On the 30th of May, nearly a month after the sailing of Argyll, Monmouth left the Texel. His squadron consisted of a frigate of thirty-two guns, called the Helderenbergh, and three small tenders, a fourth tender having been declined by the Dutch. He was attended by about eighty officers, and a hundred and fifty men of different degrees, fugitives from England and Scotland. With such a force he proposed to conquer the crown of England. All the fine promises of money by Wildman and Danvers had ended in smoke, and he had only been able, chiefly through the revenues of lady Henrietta Wentworth, to supply himself with arms and stores for a small body of cavalry and infantry. The voyage was long and tedious, the weather was stormy, and the channel abounded with the royal cruisers. On the morning of the 11th of June his little fleet appeared off the port of Lyme, in Dorsetshire. It was a beautiful day, and the little town lay in a profound summer repose, the inhabitants watching in wonder the approach of the four foreign-looking vessels, and little dreaming what freight of calamity they were bringing them. The custom house officers went on board, and to the alarm of the people did not return; but after a time a number of boats were seen putting off from the ships, and a little band of men in military costume landed from them. They were Monmouth, the lord Grey, Fletcher of Saltoun, Ferguson, Wade, and Buyse, an officer who had served in the army of the elector of Brandenburg. Monmouth, on setting his foot on shore, kneeled down and returned thanks to God for having brought them through the perils of the sea, and prayed for His blessing on their enterprise. He then led his little knot of followers into the town, where he set up his standard in the market-place, and issued a proclamation which had been drawn up by Ferguson in his most fiery and acrimonious terms.

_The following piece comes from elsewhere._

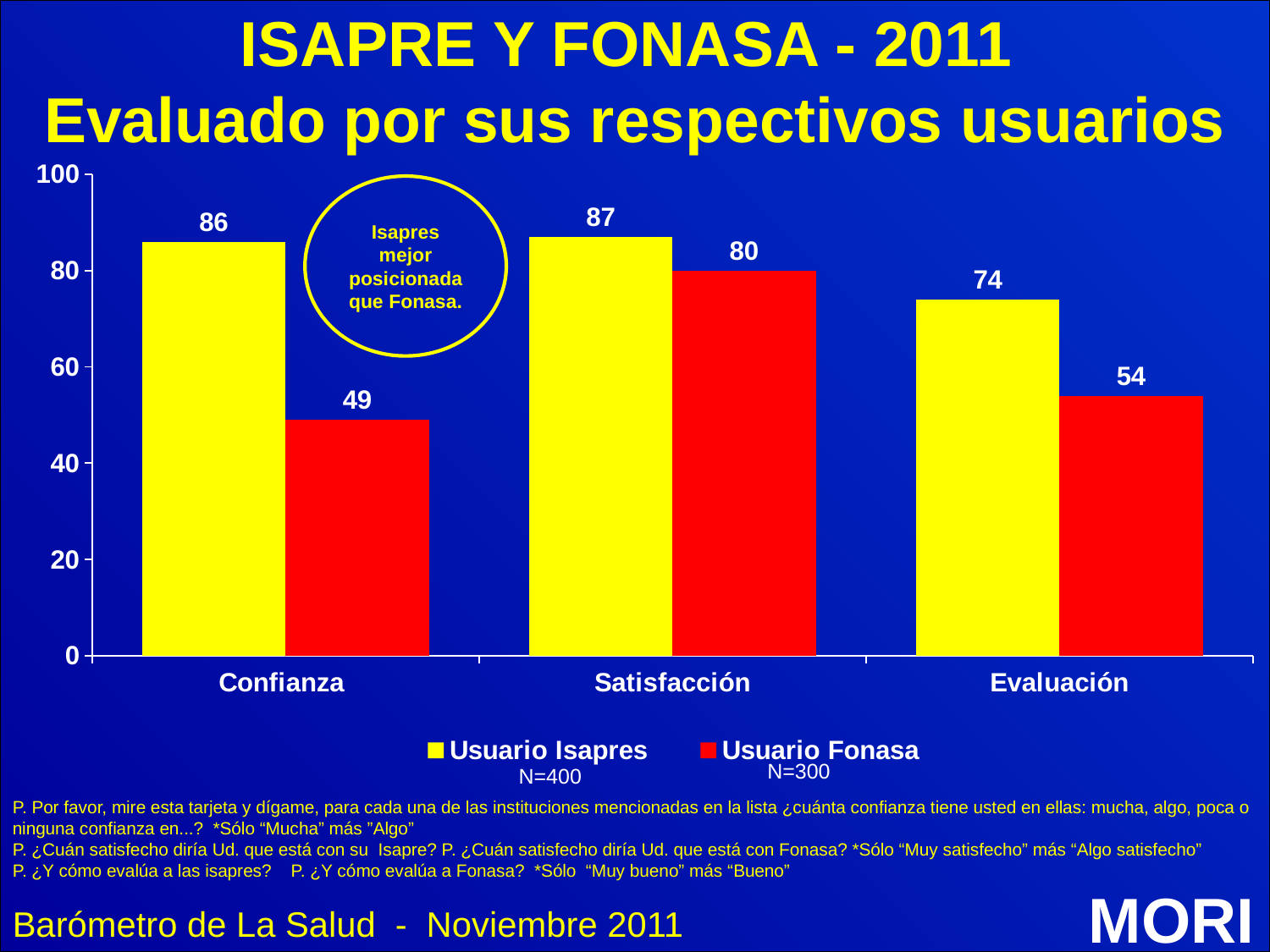
What kind of chart is shown on the slide? Bar chart How many series does the legend list? 2 What is the value for Usuario Isapres in the Evaluación category? 74 What is the value for Usuario Isapres in the Confianza category? 86 In which category does Usuario Isapres have its highest value? Satisfacción How many categories are shown on the x axis? 3 What is the difference between Usuario Isapres and Usuario Fonasa in the Confianza category? 37 Which is larger in the Satisfacción category: Usuario Isapres or Usuario Fonasa? Usuario Isapres What is the value for Usuario Fonasa in the Confianza category? 49 What is the value for Usuario Fonasa in the Satisfacción category? 80 What is the difference between Usuario Isapres and Usuario Fonasa in the Evaluación category? 20 In which category does Usuario Fonasa have its lowest value? Confianza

In this proclamation James was declared to be a tyrant and usurper, the whole bent of whose life had been and was to destroy the constitution and the protestant religion. He was declared to have barbarously poisoned the late king, who had perilled his very crown in his defence, and therefore Monmouth, as the son of the murdered king, vowed to pursue the fratricide to the death. On James was still further heaped the burning of London, the origin of the popish plot, the confederacy with France against the protestant states of Holland, the murder of Sir Edmondbury, Godfrey, of lord Essex in the Tower, and the subornation of witnesses to swear away the lives of the patriots. In fact, almost every crime which had or had not been committed during the late reign was charged to the account of this monster prince. Monmouth, on his part, did not pretend to lay claim to the crown, but to leave that to the decision of a free parliament; but he engaged that all penal laws on account of religion should be abolished; the violated charters should be restored; parliaments should be held annually, and no longer be dissolvable at the will of a tyrannic prince. The only army should be the militia, which should be commanded by the sheriffs, who, in their turn, should be elected by the freeholders of the county. In short, the whole constitution should be so established in its freedom, that it should never more be in the power of a single man to subvert the rights of the people.